Del Bossi a sua insaputa e di qualche piacevolezza

 

E adesso che cosa vorrebbero farci credere? Che Umberto Bossi
era incapace di intendere e di volere, poverino, dopo l’ictus (o quel che fu) che
lo colpì una notte ormai lontana? Se qualcuno di noi avesse azzardato una
simile ipotesi, fino a qualche giorno fa sarebbe stato zittito e seppellito di
insulti. Abbastanza giustamente. Ora invece la tesi viene avanzata senza
pudore. Lui era malato e non poteva rendersi conto, tutto avveniva a sua
insaputa, magari sotto la perfida regia della moglie Manuela, siciliana, e
della amica Rosy Mauro, pugliese. La prova del nove che questo sud bisognerebbe
ammazzarlo veramente in culla. Che pena. E chi lo avrebbe conservato segretario
e padrone assoluto della Lega, che ancora recentemente poteva ordinare a Maroni
di non fare più incontri ufficiali? Chi lo ha fatto ministro? Chi lo
autorizzava a dettare la linea dei rapporti con B., a fare strategie per la
Lega, compresa quella delle mani libere per le prossime amministrative? Forse
la moglie o Rosy Mauro? E il Trota, quel genio, l’avevano candidato a sua
insaputa? Il guaio è che la famiglia Bossi, il simbolo più alto della “rivoluzione
padana”, ha fatto esattamente quello che fa la più classica e impiastrata
famiglia meridionale: si è ciucciata abusivamente i soldi pubblici. Nata per
liberare il nord dalla zavorra clientelare-assistenziale, la Lega ha visto la famiglia
del suo capo carismatico farsi uguale alla zavorra. Soldi dei contribuenti
usati per dare consulenze in famiglia, per comprare auto in famiglia, per assicurare
carriere in famiglia, per dare sovvenzioni in famiglia. Urlavano contro le auto
blu pagate dai contribuenti, e li hanno costretti a pagare perfino le auto
private. Riflessioncina a margine: correva la primavera del 1993 quando Umberto
Bossi mi chiamava (nell’indifferenza generale dei politicamente corretti) “Nando
dalla Cosa Nostra”. E lo faceva con gusto, con la ferocia di chi sa con che
insulto sta ferendo l’avversario; proprio come gli ex terroristi sanno che cosa
stanno facendo dire di Caselli quando imboccano i giovani estremisti no-tav con
quel “Caselli mafioso”. Ora sappiamo che il tesoriere della Lega, scelto da
Bossi e che curava gli affari di famiglia (la “family”), membro di governo, era
socio in affari, e a che livello!, con l’uomo della ‘ndrangheta, il fiduciario
della potente famiglia dei De Stefano, signori storici di Reggio Calabria.
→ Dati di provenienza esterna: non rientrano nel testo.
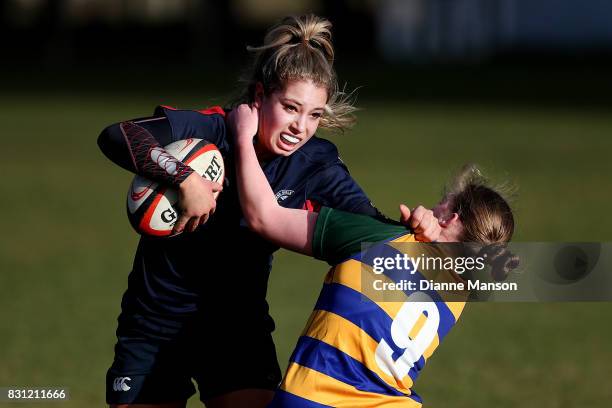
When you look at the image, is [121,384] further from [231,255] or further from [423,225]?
[423,225]

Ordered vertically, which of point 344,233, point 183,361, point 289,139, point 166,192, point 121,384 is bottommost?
point 121,384

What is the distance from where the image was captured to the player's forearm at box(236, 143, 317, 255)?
379 centimetres

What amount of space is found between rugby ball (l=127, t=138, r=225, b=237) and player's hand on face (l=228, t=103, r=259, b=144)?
11 cm

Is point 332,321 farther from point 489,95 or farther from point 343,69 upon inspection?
point 343,69

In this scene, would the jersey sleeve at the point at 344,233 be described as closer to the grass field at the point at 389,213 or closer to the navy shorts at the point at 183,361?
the navy shorts at the point at 183,361

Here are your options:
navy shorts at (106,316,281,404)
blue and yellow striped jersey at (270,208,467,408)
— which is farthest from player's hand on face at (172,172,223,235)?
navy shorts at (106,316,281,404)

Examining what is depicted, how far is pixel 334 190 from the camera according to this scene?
4.25 metres

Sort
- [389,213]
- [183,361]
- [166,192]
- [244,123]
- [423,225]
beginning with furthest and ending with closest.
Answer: [389,213] → [183,361] → [244,123] → [166,192] → [423,225]

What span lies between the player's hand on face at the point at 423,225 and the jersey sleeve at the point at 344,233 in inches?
1.8

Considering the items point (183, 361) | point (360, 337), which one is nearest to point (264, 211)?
point (360, 337)

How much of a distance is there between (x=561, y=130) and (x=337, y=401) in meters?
19.3

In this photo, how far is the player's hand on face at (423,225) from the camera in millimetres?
3674

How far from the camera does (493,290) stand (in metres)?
3.93

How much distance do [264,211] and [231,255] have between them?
0.56m
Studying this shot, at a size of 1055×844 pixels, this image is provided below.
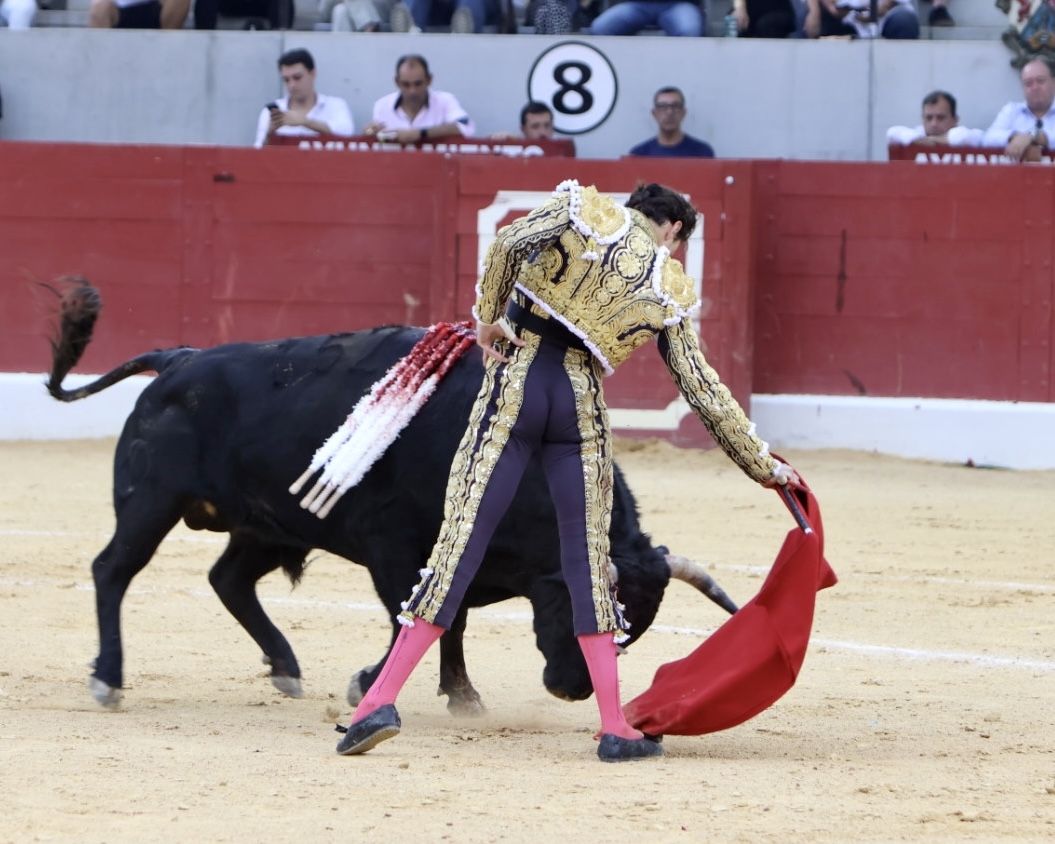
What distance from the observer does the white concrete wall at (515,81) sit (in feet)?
31.0

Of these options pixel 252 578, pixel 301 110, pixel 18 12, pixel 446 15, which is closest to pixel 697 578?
pixel 252 578

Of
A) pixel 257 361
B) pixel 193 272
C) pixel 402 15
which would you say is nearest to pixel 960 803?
pixel 257 361

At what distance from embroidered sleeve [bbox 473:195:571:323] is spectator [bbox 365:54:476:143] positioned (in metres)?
5.61

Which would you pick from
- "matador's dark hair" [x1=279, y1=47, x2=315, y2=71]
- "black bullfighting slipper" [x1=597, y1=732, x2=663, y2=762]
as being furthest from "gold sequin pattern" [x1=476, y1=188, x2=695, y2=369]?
"matador's dark hair" [x1=279, y1=47, x2=315, y2=71]

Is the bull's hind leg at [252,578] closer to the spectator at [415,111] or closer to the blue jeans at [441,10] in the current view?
the spectator at [415,111]

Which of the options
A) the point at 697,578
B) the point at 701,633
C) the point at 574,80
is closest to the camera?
the point at 697,578

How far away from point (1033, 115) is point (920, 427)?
5.33ft

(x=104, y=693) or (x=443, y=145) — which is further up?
(x=443, y=145)

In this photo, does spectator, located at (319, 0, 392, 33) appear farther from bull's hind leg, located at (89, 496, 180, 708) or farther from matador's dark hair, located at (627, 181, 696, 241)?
matador's dark hair, located at (627, 181, 696, 241)

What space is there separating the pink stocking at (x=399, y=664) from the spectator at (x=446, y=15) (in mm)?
6942

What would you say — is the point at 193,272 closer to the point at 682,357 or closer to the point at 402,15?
the point at 402,15

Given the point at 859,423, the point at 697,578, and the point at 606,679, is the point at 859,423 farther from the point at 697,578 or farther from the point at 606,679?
the point at 606,679

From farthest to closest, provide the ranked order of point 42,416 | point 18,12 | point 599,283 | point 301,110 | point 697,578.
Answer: point 18,12, point 301,110, point 42,416, point 697,578, point 599,283

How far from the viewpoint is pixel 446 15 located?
10078mm
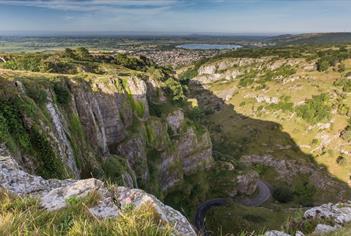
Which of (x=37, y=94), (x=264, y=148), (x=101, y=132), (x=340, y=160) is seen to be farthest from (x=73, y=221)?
(x=264, y=148)

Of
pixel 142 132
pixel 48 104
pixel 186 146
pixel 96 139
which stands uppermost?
pixel 48 104

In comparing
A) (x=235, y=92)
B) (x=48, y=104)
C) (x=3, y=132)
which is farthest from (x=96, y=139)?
(x=235, y=92)

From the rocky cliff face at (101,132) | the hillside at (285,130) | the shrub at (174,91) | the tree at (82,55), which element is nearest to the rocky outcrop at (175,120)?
the rocky cliff face at (101,132)

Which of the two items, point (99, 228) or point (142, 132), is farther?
point (142, 132)

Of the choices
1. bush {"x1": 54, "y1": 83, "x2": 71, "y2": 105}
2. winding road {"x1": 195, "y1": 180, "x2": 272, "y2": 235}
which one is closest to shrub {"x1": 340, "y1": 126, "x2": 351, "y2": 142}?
winding road {"x1": 195, "y1": 180, "x2": 272, "y2": 235}

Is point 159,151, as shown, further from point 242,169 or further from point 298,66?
point 298,66

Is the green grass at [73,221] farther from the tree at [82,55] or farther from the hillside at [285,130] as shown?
the tree at [82,55]
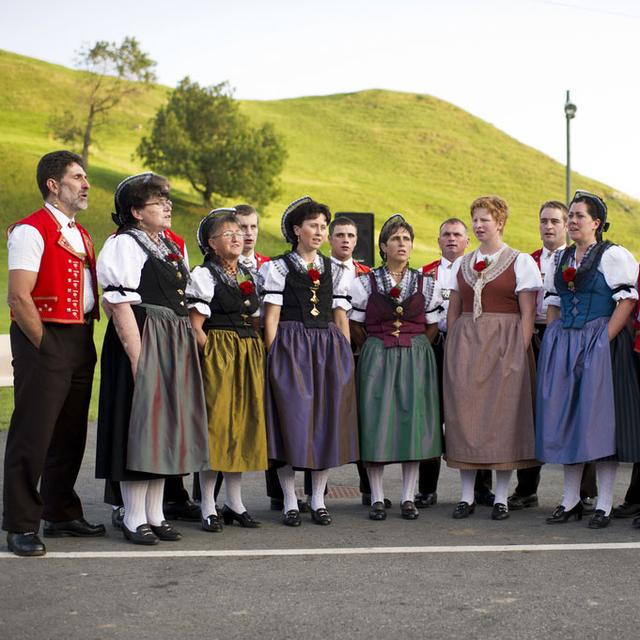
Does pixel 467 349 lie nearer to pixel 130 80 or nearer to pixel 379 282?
pixel 379 282

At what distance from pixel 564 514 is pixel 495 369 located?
982mm

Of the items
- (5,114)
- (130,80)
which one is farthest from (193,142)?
(5,114)

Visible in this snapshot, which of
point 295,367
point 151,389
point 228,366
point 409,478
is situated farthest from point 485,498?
point 151,389

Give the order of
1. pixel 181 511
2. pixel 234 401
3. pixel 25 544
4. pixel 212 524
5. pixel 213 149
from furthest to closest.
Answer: pixel 213 149 → pixel 181 511 → pixel 234 401 → pixel 212 524 → pixel 25 544

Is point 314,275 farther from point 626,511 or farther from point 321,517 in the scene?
point 626,511

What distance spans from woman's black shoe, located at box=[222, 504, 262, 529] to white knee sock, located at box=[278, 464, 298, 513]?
215 millimetres

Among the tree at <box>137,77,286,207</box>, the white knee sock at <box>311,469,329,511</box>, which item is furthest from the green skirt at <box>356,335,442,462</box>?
the tree at <box>137,77,286,207</box>

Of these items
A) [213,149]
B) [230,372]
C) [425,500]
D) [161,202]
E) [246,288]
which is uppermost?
[213,149]

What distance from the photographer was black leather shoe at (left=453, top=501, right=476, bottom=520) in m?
6.50

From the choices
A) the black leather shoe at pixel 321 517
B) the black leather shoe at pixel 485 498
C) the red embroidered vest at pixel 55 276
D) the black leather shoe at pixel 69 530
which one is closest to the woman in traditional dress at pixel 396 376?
the black leather shoe at pixel 321 517

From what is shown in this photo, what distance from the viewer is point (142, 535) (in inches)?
224

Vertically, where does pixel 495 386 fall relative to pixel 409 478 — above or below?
above

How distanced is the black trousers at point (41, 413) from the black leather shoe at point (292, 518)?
4.22 feet

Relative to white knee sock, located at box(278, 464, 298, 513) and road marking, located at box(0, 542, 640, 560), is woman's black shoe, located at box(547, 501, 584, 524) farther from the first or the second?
white knee sock, located at box(278, 464, 298, 513)
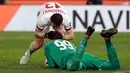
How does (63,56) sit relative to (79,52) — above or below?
below

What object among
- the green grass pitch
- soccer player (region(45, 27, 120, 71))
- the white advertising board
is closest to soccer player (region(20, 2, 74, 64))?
the green grass pitch

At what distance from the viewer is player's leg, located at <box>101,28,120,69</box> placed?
9550mm

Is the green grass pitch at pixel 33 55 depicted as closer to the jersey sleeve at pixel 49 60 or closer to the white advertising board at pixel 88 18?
the jersey sleeve at pixel 49 60

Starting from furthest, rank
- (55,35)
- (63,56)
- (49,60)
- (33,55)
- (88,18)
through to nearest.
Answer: (88,18), (33,55), (55,35), (49,60), (63,56)

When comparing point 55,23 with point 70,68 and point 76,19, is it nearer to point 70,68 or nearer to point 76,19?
point 70,68

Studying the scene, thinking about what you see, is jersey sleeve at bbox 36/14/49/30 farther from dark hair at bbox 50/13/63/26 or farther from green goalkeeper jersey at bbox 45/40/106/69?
green goalkeeper jersey at bbox 45/40/106/69

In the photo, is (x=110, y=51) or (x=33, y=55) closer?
(x=110, y=51)

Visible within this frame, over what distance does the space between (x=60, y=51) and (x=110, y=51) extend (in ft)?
3.16

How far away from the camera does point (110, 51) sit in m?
9.96

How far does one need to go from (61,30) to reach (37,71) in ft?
5.35

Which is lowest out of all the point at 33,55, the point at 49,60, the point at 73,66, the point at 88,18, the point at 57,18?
the point at 88,18

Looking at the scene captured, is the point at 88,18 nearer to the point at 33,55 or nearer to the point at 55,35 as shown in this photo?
the point at 33,55

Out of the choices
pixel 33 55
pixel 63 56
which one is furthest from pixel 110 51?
pixel 33 55

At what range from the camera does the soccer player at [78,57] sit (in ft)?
31.7
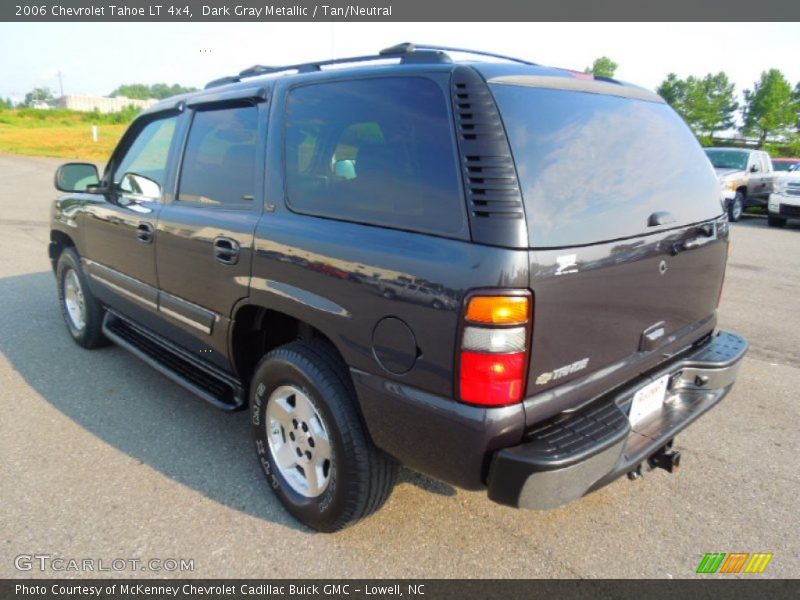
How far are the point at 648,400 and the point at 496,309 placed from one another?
41.7 inches

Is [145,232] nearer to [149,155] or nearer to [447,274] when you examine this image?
[149,155]

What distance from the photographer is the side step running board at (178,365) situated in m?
2.92

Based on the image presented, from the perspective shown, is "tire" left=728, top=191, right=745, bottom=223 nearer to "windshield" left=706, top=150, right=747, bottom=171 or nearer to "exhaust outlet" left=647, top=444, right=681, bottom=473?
"windshield" left=706, top=150, right=747, bottom=171

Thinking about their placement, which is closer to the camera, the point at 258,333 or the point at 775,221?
the point at 258,333

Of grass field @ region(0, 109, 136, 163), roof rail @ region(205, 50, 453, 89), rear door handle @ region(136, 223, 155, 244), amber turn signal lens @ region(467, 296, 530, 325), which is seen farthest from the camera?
grass field @ region(0, 109, 136, 163)

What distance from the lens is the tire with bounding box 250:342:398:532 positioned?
219 cm

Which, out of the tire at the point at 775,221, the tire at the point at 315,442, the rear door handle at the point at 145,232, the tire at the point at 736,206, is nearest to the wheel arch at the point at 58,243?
the rear door handle at the point at 145,232

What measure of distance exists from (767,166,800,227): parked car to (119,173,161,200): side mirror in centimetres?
1386

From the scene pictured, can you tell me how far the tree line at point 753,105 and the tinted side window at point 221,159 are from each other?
30.7 m

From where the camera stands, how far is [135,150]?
386 cm

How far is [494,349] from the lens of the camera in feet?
5.81

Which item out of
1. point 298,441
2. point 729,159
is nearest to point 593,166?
point 298,441

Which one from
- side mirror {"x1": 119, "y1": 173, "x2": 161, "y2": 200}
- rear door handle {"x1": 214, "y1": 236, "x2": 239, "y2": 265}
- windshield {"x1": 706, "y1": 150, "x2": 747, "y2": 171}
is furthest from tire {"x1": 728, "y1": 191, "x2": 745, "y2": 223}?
rear door handle {"x1": 214, "y1": 236, "x2": 239, "y2": 265}

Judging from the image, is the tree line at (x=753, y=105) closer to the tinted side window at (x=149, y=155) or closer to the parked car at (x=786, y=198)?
the parked car at (x=786, y=198)
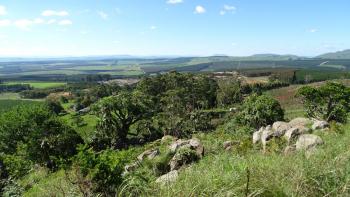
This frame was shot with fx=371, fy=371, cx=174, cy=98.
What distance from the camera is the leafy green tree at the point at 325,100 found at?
44500mm

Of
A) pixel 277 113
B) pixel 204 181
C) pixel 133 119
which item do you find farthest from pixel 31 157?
pixel 204 181

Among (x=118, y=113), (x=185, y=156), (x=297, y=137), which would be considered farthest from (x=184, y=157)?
(x=118, y=113)

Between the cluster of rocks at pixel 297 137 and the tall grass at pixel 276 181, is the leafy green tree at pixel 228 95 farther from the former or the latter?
the tall grass at pixel 276 181

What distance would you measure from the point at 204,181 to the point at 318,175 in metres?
1.82

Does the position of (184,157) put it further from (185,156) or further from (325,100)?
(325,100)

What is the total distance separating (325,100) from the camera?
45.9 meters

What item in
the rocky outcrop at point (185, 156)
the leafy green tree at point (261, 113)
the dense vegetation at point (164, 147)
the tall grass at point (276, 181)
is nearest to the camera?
the tall grass at point (276, 181)

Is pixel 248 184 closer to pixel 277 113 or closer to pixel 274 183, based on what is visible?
pixel 274 183

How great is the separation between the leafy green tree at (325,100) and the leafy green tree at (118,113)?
23.4 metres

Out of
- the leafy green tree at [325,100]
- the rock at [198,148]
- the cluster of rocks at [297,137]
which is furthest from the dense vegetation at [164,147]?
the cluster of rocks at [297,137]

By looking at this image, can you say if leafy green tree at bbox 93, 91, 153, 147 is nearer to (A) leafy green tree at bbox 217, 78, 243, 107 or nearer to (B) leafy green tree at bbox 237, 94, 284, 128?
(B) leafy green tree at bbox 237, 94, 284, 128

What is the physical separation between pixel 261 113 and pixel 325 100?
798 centimetres

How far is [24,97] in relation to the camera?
168 m

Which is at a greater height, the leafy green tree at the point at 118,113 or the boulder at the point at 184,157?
the boulder at the point at 184,157
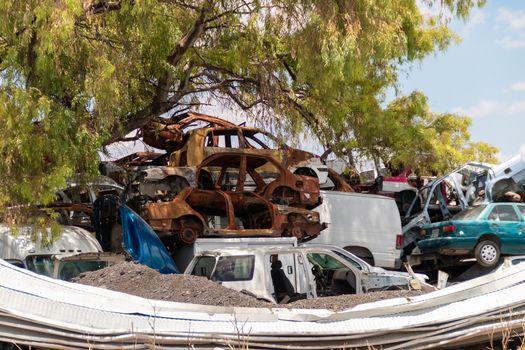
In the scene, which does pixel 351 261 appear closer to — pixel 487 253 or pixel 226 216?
pixel 226 216

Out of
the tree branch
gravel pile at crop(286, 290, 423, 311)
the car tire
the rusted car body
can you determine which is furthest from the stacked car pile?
gravel pile at crop(286, 290, 423, 311)

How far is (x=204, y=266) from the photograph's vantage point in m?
10.4

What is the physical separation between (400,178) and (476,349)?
40.5 feet

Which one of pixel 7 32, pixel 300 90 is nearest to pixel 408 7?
pixel 300 90

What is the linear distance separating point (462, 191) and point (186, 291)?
37.6ft

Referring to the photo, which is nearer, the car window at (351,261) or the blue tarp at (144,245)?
the car window at (351,261)

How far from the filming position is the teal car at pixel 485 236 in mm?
15625

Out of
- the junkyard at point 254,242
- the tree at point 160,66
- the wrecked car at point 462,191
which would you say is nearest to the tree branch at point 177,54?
the tree at point 160,66

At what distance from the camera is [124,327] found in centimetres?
593

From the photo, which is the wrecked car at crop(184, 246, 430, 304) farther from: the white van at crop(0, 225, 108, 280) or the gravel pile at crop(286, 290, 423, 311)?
the white van at crop(0, 225, 108, 280)

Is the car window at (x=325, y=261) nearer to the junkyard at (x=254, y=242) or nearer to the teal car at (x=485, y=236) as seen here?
the junkyard at (x=254, y=242)

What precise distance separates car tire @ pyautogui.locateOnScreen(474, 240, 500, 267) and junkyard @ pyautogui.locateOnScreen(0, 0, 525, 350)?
58 mm

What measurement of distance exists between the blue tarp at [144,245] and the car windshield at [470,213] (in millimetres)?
7107

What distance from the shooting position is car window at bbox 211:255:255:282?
987cm
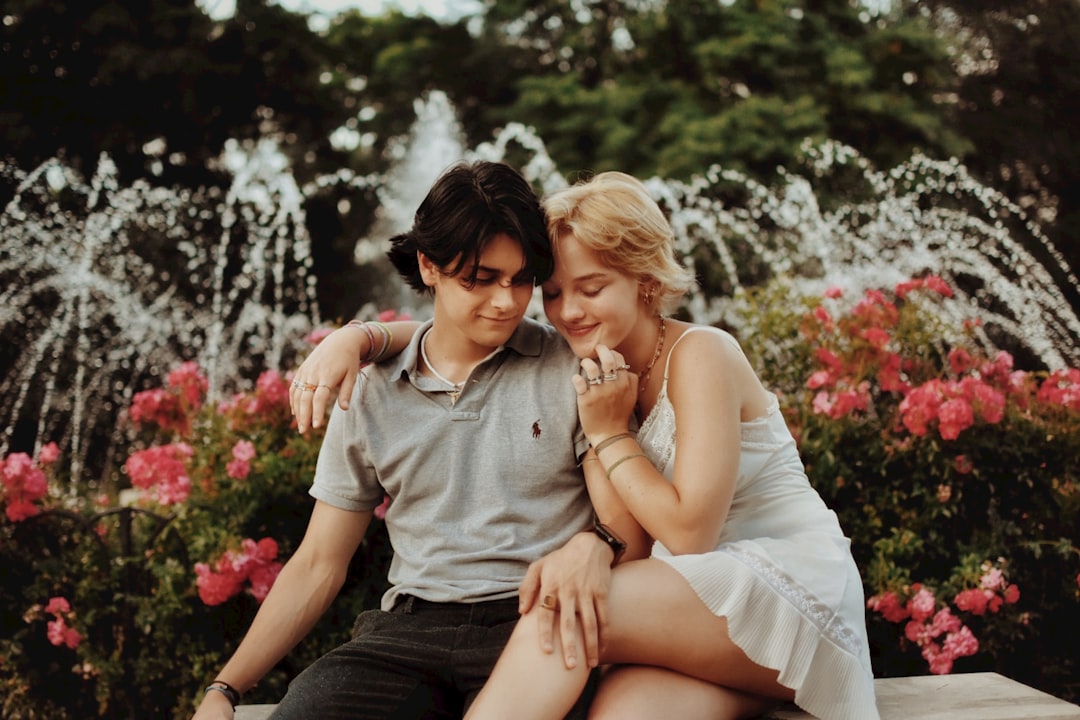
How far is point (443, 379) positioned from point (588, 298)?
35 cm

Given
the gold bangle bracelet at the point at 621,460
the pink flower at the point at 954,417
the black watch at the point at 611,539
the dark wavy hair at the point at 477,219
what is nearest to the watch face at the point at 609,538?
the black watch at the point at 611,539

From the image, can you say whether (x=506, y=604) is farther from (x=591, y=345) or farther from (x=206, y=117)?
(x=206, y=117)

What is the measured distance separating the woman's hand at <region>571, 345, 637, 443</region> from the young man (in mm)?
93

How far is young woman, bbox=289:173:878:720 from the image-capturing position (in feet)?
6.35

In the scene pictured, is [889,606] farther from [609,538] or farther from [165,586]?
[165,586]

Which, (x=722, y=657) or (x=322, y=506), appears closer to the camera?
(x=722, y=657)

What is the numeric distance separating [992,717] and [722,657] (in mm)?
629

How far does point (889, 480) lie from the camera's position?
3.47m

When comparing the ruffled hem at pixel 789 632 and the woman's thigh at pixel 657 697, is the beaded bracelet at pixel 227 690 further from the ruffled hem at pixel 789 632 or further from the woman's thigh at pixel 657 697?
the ruffled hem at pixel 789 632

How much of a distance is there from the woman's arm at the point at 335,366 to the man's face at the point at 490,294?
0.20m

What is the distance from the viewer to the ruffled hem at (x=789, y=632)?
6.51 ft

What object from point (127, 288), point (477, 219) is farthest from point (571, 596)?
point (127, 288)

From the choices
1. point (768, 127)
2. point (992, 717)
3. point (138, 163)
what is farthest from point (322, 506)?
point (138, 163)

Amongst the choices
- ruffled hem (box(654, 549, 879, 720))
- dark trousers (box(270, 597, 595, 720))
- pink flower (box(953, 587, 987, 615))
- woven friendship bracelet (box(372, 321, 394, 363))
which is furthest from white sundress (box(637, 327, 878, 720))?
pink flower (box(953, 587, 987, 615))
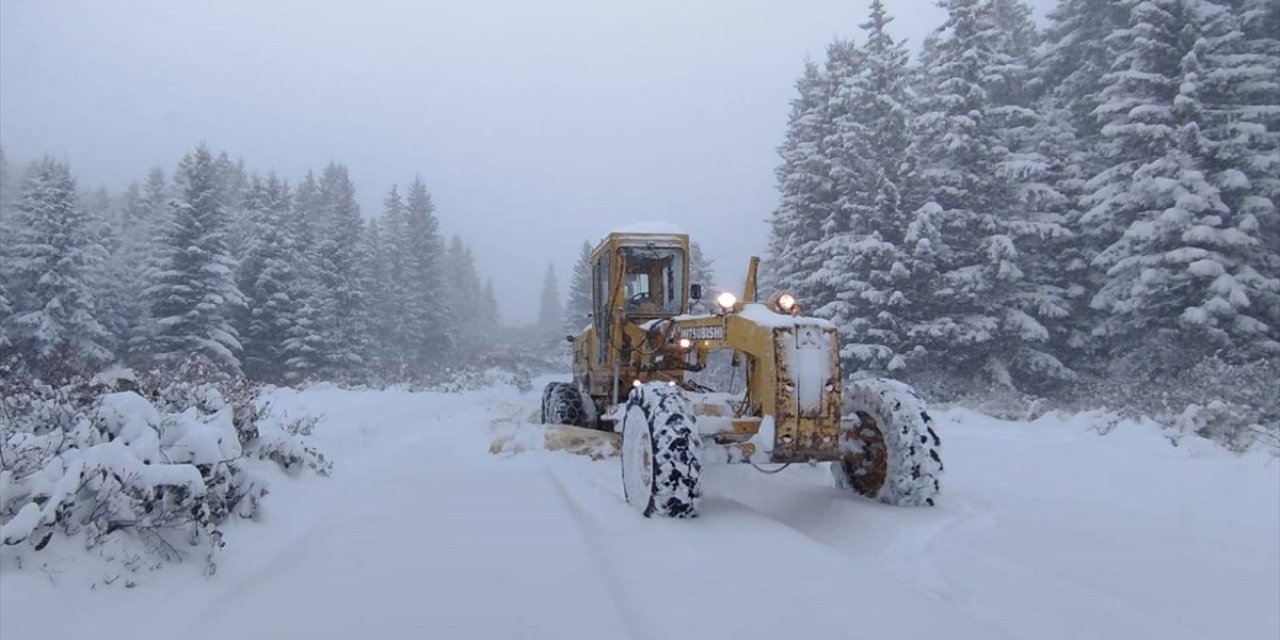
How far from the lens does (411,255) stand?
4734 centimetres

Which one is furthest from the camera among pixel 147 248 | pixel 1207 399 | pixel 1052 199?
pixel 147 248

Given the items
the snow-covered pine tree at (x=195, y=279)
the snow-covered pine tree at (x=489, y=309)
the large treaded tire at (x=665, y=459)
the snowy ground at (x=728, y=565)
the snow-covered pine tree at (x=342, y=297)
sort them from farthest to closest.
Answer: the snow-covered pine tree at (x=489, y=309)
the snow-covered pine tree at (x=342, y=297)
the snow-covered pine tree at (x=195, y=279)
the large treaded tire at (x=665, y=459)
the snowy ground at (x=728, y=565)

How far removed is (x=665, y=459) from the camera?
5.49 metres

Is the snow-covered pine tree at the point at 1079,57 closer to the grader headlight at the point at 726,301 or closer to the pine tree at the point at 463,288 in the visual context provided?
the grader headlight at the point at 726,301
Cosa
Nostra? Mafiosi? Ecco ora  chi ce li
porta in casa, urlando “Padania”…
Ma bando alle tristizie, dopodomani è Pasqua. E dunque vi racconterò che ieri
pomeriggio ho celebrato (su regolare delega del sindaco) il matrimonio tra
Grazia e Massimo, amici carissimi. Testimoni i figli Daniele ed Elena. Avrei
voluto fare un discorso castrista (sulle nove ore, sono capace…) ma mi sono
tenuto sui sei-sette minuti. Non c’era nulla da raccomandare, d’altronde; ciò
che prescrive il codice civile, l’educazione dei figli ecc., i due sposi lo
avevano già fatto, e in abbondanza. Ma
il pregio di questi due grandi amici lo voglio qua sottolineare: avere fondato
una famiglia e non essercisi chiusi, ma averla aperta al mondo, anche nei
momenti più difficili. E a proposito di apertura al mondo: andatevi a leggere
il sito dell’Ostello Bello. C’è un racconto della loro storia, che iniziò nei
fatti proprio un anno fa. E’ bellissimo. Ebbravo il Gracco!